How Other Countries Are Joining the U.S.’s Fight Against Offshore Tax Evasion
For the last five years, the U.S. has waged a strong battle against offshore tax evasion. In 2010, America began its boldest crackdown with the enactment of the Foreign Account Tax Compliance Act (known widely as “FATCA”). FATCA requires foreign financial institutions (e.g., banks, investment houses, etc.) doing business in the U.S. to implement systems that identify U.S. customers and report account information to the IRS or face a debilitating 30% withholding tax on U.S. source income.
As a matter of practice, in order to expedite the information-gathering process, foreign financial institutions often don’t send U.S. account information directly to the IRS, but instead send it to the governments of the local jurisdictions where the institutions are located. To this end, the U.S. government has signed dozens of so-called intergovernmental agreements with partner countries that have agreed to digital information-exchange programs.
The Effects of FATCA
Implementing systems to identify and report account information to the U.S. government has been anything but a cakewalk for foreign financial institutions. The cost to foreign banks to comply with FATCA has been estimated at roughly $8 billion a year on a global basis. Although many banks have absorbed these costs in order to keep their U.S. customers and investments, others have begun to turn away Americans as a direct result of FATCA legislation.
U.S. citizens living abroad have felt other practical effects of FATCA. A number of prominent foreign banks, for instance, have been sending individual letters to their U.S. citizen clients requesting that they complete an IRS Form W-9 or other document in order to maintain an account at their bank. What may seem like a simple form request is in fact an initial step in a mass data-gathering process that is meant to flood the IRS with information on U.S. citizens living overseas.

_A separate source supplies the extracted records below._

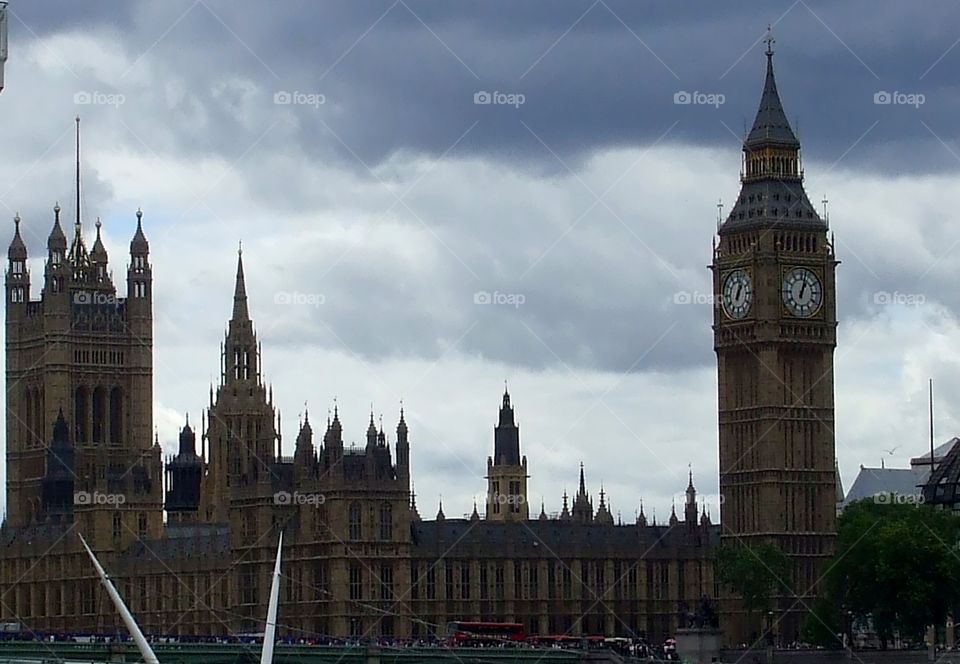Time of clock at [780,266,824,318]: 1:02
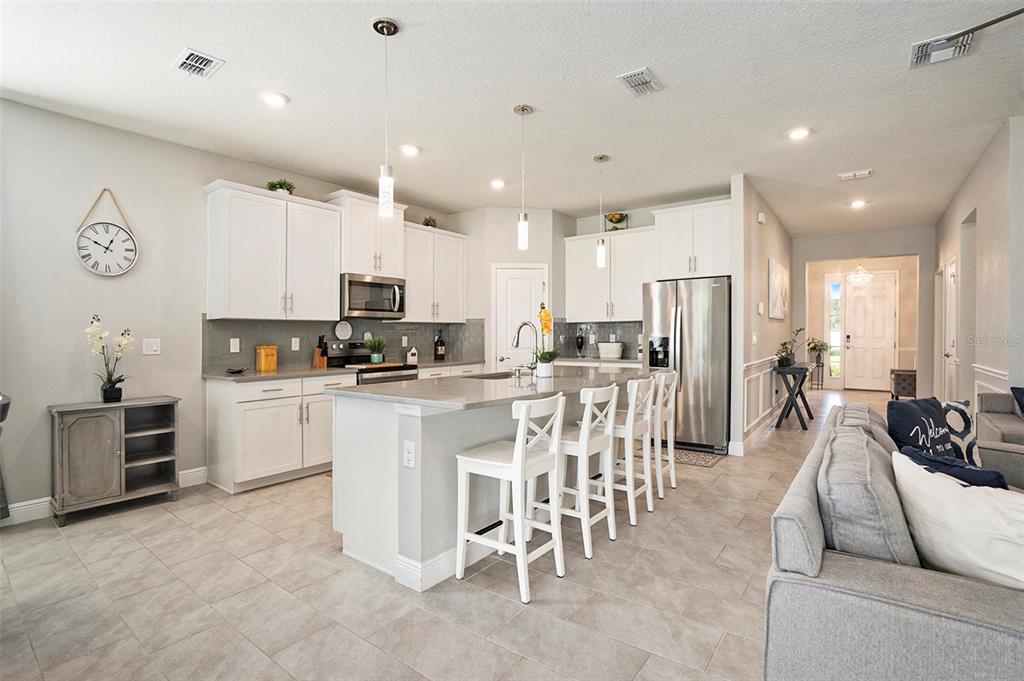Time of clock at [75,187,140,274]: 12:49
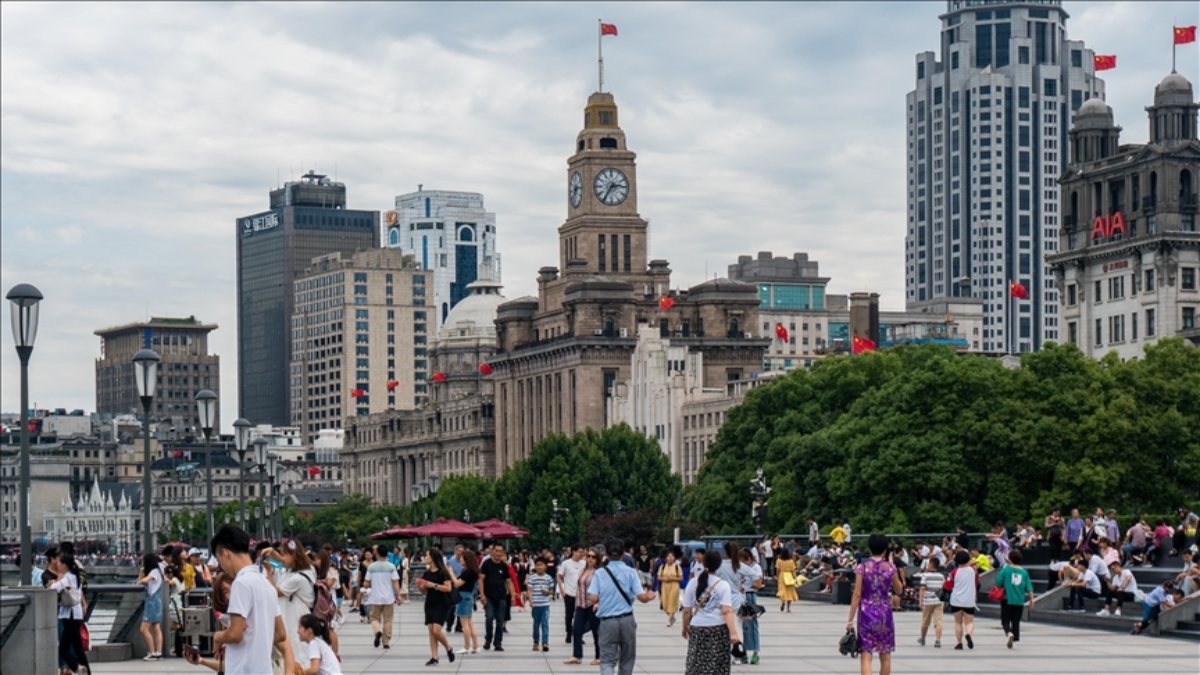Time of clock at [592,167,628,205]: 2:35
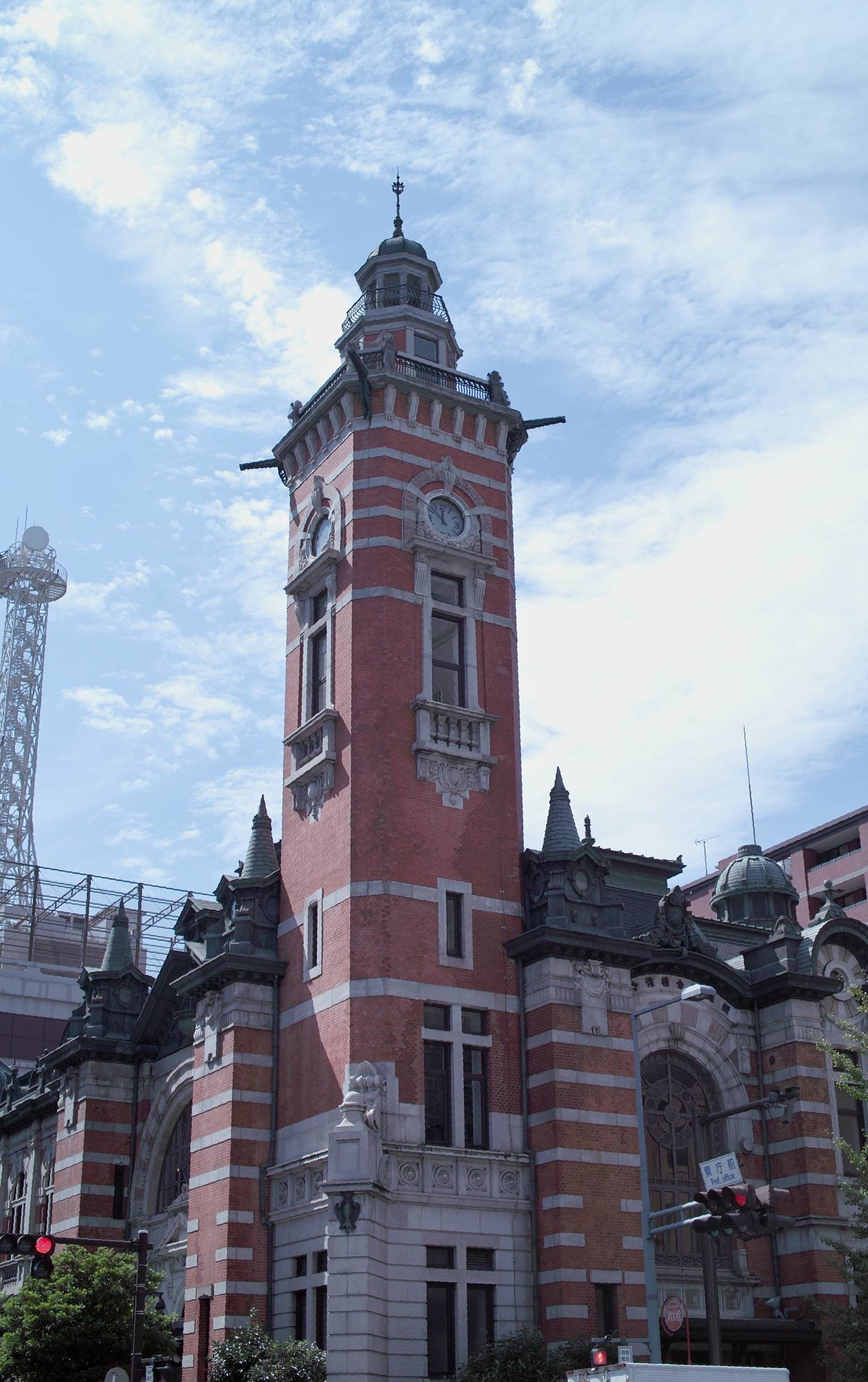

The IRS, perhaps in anticipation of a FATCA spooking effect, significantly revised its tax amnesty programs several times in order to allow citizens abroad to come clean under more lenient conditions and lower penalties. The revised IRS Streamlined Procedures, for instance, have enticed tens of thousands of delinquent U.S. taxpayers over the last couple of years to become compliant with their U.S. tax-filing obligations.
Morphing Into GATCA
While the U.S. is the only major developed nation that taxes its citizens no matter where they live, it is certainly not the only country with its fair share of offshore tax evaders. Taking its cue from the U.S., the international community formalized its collective effort to combat offshore tax evasion in 2014, around four years after FATCA hit the scene.
The process began at a meeting of the Organization for Economic Cooperation and Development, where an initial group of 47 countries signed a Declaration on Automatic Exchange of Information in Tax Matters. This tentative agreement calls for participating countries to implement and adhere to a so-called “Common Reporting Standard,” also known as “Global FATCA” or “GATCA.” Dozens of nations have since hopped on the GATCA train.